Traditionally, commercial electrical systems are based on alternating current (AC). The utility grid delivers AC power, which the building distributes. Low-voltage devices include a rectifier that converts AC to direct current (DC), with associated electrical losses.
Adoption of low-voltage devices such as LED lights, controls and sensors is surging in commercial buildings. This inspired the reimagining of building power delivery systems as DC-based microgrids. The EMerge Alliance defines a DC microgrid as an “electrical system that can efficiently distribute, consume and potentially create and store direct current electricity to power a wide variety of electrical devices in and around buildings when connected to a utility grid or when disconnected as an island.”
Generically, a DC microgrid deploys a DC-power distribution network feeding power to devices and loads such as lighting, controls, sensors, motors, fans, computers/IT equipment and other electronics. Renewable energy (DC) from on-site generators (solar, wind, etc.) may feed the microgrid.
The results include higher efficiency and lower typical conversion losses and reduced operating costs, and fewer components (i.e., junction boxes, etc.). Other advantages include the basic benefits of low voltage, such as lower-cost equipment, greater safety, faster installation and more flexibility. For lighting, LED drivers would no longer require a rectifier and potentially related components, reducing materials, size and cost of LED lamps and luminaires. In fact, the driver may even be eliminated.
Since 2008, the EMerge Alliance has developed standards promoting adoption of DC power distribution in commercial buildings within a hybrid AC/DC system. More recently, it has begun working on residential standards. Utility AC power is combined with on-site DC power and delivered as high-voltage DC to modules, which converts it to low-voltage DC to power devices. Installation may occur with or without a ceiling grid; integration with lighting control and data systems may be accomplished with wireless connections.

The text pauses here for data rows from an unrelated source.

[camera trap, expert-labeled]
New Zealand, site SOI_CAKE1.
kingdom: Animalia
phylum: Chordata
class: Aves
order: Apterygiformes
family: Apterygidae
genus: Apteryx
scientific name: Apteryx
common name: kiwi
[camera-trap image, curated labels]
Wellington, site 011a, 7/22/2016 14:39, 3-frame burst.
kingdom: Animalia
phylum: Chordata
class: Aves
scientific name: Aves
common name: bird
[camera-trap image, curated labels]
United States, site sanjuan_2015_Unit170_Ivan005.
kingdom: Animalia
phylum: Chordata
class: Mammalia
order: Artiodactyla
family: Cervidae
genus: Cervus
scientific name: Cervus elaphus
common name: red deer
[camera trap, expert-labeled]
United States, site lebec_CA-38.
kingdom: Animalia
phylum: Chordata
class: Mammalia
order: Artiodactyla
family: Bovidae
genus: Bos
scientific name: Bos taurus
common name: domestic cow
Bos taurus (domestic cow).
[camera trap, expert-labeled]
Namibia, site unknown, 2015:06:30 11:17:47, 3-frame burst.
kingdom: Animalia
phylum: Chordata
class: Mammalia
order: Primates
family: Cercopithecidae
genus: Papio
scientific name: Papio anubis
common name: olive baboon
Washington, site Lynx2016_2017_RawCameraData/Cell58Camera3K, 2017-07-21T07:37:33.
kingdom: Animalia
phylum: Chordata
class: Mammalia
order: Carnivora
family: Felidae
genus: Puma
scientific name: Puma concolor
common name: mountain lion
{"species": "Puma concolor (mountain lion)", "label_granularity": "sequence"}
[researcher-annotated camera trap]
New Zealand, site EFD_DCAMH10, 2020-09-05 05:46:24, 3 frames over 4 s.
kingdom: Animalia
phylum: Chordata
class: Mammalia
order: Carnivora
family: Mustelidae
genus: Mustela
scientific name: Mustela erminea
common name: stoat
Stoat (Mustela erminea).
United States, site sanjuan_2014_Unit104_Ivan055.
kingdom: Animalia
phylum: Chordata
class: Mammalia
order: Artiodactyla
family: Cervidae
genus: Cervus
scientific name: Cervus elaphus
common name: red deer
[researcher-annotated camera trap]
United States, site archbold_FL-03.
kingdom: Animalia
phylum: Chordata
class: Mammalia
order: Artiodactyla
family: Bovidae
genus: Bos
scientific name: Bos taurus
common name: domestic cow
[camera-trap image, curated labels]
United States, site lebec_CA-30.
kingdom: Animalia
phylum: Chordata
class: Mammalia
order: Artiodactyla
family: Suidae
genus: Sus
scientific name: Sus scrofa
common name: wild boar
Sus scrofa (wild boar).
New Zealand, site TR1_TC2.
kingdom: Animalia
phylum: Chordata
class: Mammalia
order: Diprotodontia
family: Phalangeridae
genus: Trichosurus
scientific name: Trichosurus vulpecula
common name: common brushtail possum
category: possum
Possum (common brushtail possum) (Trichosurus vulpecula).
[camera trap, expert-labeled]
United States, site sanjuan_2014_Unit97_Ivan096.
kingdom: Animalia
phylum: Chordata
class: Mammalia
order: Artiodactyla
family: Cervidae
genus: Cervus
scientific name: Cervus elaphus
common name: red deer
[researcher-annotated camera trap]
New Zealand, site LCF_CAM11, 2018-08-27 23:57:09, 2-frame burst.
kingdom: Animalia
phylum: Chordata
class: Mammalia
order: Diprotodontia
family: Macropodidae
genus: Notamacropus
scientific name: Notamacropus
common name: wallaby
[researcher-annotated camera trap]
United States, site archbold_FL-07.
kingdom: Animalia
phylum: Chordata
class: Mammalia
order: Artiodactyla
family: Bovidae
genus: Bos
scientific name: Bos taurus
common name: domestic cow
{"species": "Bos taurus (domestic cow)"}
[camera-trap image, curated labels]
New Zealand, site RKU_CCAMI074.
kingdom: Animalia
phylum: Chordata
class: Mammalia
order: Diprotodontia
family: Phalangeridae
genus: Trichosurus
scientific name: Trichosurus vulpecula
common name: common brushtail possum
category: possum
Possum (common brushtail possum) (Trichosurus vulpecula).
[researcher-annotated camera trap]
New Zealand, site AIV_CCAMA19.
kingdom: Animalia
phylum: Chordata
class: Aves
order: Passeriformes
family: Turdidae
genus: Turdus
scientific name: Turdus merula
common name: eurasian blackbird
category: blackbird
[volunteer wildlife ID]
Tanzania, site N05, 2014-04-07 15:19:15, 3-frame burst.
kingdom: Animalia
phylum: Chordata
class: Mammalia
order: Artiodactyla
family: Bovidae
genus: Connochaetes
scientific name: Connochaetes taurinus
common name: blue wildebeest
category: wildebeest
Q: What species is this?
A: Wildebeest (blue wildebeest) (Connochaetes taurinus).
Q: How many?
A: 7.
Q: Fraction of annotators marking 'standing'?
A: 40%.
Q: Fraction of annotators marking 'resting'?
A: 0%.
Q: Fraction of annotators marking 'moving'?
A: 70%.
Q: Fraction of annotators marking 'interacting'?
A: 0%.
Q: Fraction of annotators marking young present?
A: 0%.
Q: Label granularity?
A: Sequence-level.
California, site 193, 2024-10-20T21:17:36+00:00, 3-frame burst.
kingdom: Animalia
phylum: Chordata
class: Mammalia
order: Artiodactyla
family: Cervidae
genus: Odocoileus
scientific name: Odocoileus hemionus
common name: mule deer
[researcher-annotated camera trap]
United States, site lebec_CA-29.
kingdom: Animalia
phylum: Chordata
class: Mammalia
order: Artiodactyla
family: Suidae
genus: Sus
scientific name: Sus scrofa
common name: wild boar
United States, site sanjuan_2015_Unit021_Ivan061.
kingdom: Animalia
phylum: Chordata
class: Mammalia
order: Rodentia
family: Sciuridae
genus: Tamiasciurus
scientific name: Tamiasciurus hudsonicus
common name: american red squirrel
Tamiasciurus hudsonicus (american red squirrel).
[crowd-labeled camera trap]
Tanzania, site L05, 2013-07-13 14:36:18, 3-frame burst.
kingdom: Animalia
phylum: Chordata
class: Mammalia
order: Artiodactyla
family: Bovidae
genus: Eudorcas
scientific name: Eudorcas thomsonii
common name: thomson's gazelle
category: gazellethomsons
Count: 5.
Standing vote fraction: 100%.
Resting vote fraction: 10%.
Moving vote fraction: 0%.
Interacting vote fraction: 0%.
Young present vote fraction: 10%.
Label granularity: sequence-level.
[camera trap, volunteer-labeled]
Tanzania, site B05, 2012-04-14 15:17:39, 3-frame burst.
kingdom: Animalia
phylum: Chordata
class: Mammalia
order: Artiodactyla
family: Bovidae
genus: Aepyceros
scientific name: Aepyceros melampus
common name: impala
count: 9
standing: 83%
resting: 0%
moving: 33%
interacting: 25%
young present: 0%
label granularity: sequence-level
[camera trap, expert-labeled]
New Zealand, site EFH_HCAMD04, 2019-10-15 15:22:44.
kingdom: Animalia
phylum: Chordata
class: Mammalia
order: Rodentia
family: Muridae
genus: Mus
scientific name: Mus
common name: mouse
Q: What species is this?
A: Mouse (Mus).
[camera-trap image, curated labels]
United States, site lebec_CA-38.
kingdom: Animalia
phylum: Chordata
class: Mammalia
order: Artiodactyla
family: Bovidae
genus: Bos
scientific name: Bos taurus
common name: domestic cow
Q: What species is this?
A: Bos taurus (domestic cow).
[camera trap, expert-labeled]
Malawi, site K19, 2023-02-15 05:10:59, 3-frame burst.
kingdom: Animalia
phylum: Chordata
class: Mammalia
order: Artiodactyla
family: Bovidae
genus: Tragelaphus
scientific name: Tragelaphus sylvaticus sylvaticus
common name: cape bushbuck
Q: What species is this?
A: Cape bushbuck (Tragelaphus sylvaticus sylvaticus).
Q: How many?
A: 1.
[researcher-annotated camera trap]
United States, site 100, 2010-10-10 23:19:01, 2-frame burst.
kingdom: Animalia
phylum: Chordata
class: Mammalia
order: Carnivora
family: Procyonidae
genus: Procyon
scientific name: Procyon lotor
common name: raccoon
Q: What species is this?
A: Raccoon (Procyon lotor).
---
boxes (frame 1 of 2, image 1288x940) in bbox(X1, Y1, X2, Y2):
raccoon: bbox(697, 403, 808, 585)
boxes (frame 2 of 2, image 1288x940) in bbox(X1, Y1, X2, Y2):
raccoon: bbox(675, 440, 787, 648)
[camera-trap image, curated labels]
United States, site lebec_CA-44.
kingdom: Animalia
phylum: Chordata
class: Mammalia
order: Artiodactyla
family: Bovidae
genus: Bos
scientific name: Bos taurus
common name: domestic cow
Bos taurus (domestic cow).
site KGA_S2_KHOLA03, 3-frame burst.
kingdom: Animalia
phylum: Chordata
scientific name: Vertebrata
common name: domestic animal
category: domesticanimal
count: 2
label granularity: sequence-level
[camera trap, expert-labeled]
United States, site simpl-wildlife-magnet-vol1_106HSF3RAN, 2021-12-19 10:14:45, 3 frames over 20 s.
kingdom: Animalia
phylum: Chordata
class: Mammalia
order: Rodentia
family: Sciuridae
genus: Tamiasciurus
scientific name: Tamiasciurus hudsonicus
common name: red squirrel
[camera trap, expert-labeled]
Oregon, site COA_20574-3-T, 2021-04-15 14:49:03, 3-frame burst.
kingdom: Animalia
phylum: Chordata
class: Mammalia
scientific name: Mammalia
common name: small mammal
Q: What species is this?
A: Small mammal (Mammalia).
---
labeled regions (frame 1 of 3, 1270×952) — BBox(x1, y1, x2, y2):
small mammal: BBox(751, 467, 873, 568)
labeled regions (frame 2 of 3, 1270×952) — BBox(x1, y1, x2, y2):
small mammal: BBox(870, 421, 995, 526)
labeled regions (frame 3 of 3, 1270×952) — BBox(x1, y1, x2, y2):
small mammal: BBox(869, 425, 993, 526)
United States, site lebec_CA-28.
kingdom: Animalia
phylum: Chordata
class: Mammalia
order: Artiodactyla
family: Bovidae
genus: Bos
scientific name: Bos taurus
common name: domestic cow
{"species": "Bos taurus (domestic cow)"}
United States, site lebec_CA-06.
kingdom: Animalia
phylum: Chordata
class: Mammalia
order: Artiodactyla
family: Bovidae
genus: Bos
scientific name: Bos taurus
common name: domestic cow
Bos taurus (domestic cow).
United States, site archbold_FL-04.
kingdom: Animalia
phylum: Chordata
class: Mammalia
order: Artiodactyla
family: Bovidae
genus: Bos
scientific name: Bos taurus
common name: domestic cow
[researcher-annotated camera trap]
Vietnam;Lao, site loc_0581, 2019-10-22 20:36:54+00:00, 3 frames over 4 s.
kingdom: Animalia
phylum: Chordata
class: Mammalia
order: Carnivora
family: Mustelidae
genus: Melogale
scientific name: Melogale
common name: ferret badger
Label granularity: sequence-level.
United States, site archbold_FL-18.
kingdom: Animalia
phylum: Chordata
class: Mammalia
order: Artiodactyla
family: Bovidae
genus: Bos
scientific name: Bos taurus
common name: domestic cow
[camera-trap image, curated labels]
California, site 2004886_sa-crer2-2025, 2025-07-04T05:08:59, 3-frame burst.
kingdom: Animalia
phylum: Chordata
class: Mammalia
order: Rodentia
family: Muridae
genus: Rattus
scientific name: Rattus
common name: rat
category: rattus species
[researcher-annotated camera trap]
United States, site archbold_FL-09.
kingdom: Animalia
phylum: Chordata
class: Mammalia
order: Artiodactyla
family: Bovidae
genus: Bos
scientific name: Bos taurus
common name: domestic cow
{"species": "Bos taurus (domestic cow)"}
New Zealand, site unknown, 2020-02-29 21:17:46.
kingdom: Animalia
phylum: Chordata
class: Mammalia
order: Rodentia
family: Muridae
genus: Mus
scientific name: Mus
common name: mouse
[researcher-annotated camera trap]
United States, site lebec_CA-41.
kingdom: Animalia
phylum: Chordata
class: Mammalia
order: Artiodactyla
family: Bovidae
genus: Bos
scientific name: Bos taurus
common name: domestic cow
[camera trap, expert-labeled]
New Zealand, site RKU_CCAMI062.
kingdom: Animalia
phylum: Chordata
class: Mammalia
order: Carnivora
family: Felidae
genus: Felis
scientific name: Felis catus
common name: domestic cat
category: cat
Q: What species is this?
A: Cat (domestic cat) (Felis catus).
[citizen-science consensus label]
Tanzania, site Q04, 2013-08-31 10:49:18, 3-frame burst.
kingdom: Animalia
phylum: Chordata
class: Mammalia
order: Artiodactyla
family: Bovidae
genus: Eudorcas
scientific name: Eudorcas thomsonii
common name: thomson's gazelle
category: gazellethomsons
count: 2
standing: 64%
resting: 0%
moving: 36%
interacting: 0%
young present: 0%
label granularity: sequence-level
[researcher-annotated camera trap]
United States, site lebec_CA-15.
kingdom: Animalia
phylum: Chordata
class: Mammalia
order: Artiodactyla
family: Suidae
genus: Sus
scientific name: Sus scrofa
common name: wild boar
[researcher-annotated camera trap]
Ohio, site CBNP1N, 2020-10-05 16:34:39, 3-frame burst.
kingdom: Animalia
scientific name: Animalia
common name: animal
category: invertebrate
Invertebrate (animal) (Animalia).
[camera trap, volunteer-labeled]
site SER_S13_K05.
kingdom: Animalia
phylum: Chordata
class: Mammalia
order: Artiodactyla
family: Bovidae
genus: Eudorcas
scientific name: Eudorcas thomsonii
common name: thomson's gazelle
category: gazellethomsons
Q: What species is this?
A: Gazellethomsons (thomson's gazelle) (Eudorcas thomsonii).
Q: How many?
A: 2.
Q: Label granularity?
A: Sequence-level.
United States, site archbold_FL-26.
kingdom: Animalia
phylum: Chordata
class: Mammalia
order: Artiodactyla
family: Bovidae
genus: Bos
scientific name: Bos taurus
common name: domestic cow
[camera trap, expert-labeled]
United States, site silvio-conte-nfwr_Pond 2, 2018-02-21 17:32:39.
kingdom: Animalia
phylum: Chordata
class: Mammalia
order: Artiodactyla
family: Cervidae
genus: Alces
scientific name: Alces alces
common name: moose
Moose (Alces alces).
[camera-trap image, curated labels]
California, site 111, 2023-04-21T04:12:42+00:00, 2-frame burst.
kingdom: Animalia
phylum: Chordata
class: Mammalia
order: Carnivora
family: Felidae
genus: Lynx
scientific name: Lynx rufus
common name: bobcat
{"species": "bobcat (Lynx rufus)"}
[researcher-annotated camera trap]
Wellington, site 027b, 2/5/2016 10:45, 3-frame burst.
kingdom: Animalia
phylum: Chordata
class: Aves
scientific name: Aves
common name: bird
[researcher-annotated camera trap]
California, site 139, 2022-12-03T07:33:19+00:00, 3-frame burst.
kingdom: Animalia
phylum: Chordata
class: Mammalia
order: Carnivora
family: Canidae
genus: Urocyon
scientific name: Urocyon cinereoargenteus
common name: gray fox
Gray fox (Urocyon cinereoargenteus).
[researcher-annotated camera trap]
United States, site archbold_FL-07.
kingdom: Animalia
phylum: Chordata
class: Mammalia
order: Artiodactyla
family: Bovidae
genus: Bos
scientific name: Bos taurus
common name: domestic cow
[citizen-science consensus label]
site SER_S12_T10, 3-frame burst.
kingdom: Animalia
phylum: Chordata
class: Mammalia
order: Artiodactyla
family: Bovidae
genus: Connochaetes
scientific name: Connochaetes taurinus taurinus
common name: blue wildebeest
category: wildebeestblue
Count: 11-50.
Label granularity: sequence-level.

Standards-compliant member products carry an approved logo. Armstrong’s DC FlexZone, a ceiling suspension system that distributes DC power to connected devices such as lighting, is an example of an EMerge-compliant DC microgrid platform. A variety of lighting FlexZone-compatible products is available from manufacturers such as Acuity, Eaton, JLC Tech, Sylvania and Philips Lighting.
While a founding member of EMerge, Eaton developed its own platform, the distributed low-voltage power (DLVP) system, which the company says it will make available to other manufacturers. DLVP is based on a hybrid AC/DC platform similar to EMerge. Each power module features multiple low-voltage outputs for powering multiple addressable LED luminaires and connecting controls and sensors in a plug-and-play configuration. By providing power and bidirectional communication in a single plenum-rated cable, Eaton claims DLVP can reduce a lighting project’s total installed cost by up to 20 percent.
Recently, power over ethernet (PoE) emerged as a low-power microgrid option. Based on IEEE standards (802.3) or ad-hoc, which are evolving toward delivering more power, PoE systems pass DC power and data over network cabling, specifically twisted-pair ethernet cabling. A single cable can provide both power and data connection to devices, resulting in both low-voltage and a digital ceiling. Because power and data pass through the network in a standardized manner, software-based building control and data retrieval become harmonized similar to the approach’s wireless alternative.
Cisco, which developed PoE in 2000 to support IP-based telephone systems, has developed Digital Ceiling Partners, providing a PoE infrastructure around which multiple systems can be converged and controlled using a web-based interface. The combination may form a vector for industrial internet of things (IIoT) deployment. Partners include Cree, Eaton, Philips and more.
PoE is suited to applications where the owner wants data network integration, the building infrastructure is capable of controlling everything with a single wired system, and operating personnel can run the system and process the analytics. As the IIoT develops, demand for standardized lighting and controls that can deliver data and services is expected to grow. But IIoT implementation faces hurdles, such as security.
For the EC, the development of a DC power market presents opportunities and challenges. Generally, low-voltage installation does not require a licensed electrician and thus involves lower labor rates and potentially broader competition. PoE installation involves networking hardware, software, advanced controls and digital sensors, which may be unfamiliar.
Both wired and wireless systems offer similar capabilities, so the choice focuses on installer and user preferences. Should this market significantly expand, ECs may position themselves as valuable experts through education if they want to maintain a prominent position. Alternatively, the EC may become focused on delivering power while other specialists, possibly from the IT world, emerge to deliver connected lighting and IIoT solutions.